[A run of records]
****************************************
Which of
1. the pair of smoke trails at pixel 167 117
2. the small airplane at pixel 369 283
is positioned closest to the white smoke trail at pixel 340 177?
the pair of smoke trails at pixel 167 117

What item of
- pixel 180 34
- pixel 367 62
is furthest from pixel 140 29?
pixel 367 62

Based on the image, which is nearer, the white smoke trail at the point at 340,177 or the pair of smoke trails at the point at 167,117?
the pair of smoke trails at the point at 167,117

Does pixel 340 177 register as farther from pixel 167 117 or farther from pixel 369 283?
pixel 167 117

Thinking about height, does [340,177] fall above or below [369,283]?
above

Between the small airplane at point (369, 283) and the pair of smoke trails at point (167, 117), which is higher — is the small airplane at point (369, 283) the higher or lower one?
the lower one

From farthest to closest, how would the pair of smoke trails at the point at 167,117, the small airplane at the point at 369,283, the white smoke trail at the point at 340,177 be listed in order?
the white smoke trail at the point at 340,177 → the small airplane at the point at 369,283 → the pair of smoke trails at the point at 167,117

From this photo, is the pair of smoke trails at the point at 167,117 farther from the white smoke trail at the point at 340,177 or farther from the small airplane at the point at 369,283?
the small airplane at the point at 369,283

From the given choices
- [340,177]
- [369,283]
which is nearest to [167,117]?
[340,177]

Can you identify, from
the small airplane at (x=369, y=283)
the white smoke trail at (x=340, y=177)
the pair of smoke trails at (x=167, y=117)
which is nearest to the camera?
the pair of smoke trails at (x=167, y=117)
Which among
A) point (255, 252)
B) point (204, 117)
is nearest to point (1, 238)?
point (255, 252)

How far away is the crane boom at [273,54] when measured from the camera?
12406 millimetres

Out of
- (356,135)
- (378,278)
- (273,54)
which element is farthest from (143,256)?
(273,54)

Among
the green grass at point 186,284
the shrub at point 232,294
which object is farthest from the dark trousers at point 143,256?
****************************************
Rescale the stretch from the line containing "How far away" through the end of the records, both ends included. Write out every line in it again, and multiply each number in the answers (the distance and the coordinates) by 1.65, rounding to whole numbers with halves going up. Leave all other numbers unchanged.

How far away is the crane boom at [273,54] when measured from the camera?
20470 millimetres

Out of
- (356,135)
- (378,278)
- (273,54)
which element is farthest from (143,256)?
(450,89)

Among
the green grass at point 186,284
the shrub at point 232,294
which object is farthest from the dark trousers at point 143,256?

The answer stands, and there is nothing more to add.